Every Tuesday and Thursday, she takes classes in calligraphy and painting.
"I don't get tired at all!" Sang said. "We are teacher, and students, and we are friends. The college has filled our lives with color."
China's elderly population is increasing rapidly. Now with a healthy economy, old people are expecting a better quality of life, and thus these colleges for the elderly were born.
In 1983, China's first university of the elderly opened in east China's Shandong Province. Only 30 years later, there are now about 60,000 such schools. Over 7 million people currently study in them, according to the China association university of the elderly.
"I tried watching TV, dancing and playing cards after retirement. I didn't find any of that very interesting," Sang said. Sang believes that the more free time you have the more exhausted you become. "The college has made our lives meaningful again," she said.
Expansion of demand has far out-stripped the increase in supply. Getting into school is competitive.
"We receive far too many applications every year, and the places are very limited," said Wan Nianchun, deputy principal of Hubei Province university of the elderly.
Shandong's college started online applications three years ago, said Fu Limin, deputy principal, "People can book a subject with just a few clicks online."
The most popular is dance, with all places for the fall semester filled seven minutes after applications opened.

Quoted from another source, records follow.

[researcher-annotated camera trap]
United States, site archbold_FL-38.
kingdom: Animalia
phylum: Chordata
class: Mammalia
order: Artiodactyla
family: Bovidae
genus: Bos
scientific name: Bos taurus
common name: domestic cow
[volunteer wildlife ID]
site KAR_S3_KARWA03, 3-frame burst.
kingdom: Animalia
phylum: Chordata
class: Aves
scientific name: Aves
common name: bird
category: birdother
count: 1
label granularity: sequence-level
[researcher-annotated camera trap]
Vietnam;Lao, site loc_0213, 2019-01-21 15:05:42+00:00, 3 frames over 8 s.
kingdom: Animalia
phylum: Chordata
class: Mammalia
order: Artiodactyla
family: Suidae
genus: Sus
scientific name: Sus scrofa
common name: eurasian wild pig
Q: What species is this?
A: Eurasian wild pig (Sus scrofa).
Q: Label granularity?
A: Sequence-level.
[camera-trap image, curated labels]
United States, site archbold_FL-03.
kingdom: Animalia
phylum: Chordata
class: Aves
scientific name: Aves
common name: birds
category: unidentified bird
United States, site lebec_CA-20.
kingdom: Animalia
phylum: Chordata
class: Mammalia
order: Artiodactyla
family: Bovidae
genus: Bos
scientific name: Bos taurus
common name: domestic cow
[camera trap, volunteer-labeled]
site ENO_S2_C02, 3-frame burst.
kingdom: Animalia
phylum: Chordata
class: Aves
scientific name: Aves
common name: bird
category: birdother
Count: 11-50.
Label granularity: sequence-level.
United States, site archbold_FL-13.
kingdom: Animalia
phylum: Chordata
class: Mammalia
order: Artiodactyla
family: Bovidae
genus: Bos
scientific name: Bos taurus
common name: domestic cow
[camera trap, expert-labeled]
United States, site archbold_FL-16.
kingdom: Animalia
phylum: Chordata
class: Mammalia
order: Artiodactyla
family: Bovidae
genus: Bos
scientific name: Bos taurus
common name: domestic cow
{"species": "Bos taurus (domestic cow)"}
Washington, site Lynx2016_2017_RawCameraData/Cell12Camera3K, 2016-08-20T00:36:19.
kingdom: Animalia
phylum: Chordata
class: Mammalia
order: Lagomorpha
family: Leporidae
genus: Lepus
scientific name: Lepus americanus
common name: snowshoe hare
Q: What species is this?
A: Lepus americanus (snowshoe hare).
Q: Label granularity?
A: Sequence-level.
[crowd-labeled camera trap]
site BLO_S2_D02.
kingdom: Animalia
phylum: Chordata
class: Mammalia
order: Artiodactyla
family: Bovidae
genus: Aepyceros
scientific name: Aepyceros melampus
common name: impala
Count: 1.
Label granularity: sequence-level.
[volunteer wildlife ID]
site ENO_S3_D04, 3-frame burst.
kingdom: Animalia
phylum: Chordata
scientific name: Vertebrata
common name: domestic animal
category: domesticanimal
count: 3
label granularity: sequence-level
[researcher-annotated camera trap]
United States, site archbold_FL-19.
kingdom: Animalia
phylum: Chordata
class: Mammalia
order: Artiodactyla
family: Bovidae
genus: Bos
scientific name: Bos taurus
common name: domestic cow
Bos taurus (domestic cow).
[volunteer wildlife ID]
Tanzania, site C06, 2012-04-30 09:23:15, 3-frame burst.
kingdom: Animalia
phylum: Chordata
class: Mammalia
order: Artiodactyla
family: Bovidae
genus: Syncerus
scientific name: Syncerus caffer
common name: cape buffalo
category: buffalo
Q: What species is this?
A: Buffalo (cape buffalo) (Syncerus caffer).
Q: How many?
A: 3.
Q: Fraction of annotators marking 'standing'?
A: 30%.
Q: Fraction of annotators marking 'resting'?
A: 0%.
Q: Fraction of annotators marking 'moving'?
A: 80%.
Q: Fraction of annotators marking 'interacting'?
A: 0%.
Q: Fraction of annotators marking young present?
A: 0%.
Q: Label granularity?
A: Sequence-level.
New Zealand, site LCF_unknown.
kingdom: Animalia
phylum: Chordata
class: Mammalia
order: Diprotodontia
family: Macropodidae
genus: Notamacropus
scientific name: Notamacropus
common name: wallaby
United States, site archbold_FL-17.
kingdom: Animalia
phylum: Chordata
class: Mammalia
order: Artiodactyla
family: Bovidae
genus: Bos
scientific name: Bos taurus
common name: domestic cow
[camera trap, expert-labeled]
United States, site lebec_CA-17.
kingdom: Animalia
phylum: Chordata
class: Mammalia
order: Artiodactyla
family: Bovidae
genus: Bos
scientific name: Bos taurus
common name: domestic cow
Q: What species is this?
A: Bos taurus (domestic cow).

The situation is the same in other cities. In Hangzhou, the enrolment rate for the most popular subject is 16:1. In Jiangsu, people queued overnight for a single place. In Guangzhou, all 35 universities are full every year.
While the colleges are very popular there is no shortage of complaints.
"Some people do not want to graduate"
"It's difficult to secure a place, so I have to study from home."
"They are too popular..."
According to Jinan city government, in 2017, the number of people aged 60 or above reached 1.3 million, 20.5 percent of the population. However, Jinan can only provide college places for 20,000. The gap between demand and supply is huge.
"The popularity is not just about improved education for our senior citizens, but also shows a lack of other elder care services," said Gao Liping, deputy director of Shandong Academy of Social Science population research institute.
More learning centers for elders have been written into China's development plan with at least one university of the elderly in each county by 2020.
"I am hoping the government will continue its support for our universities to let more people enjoy learning there," said Sang.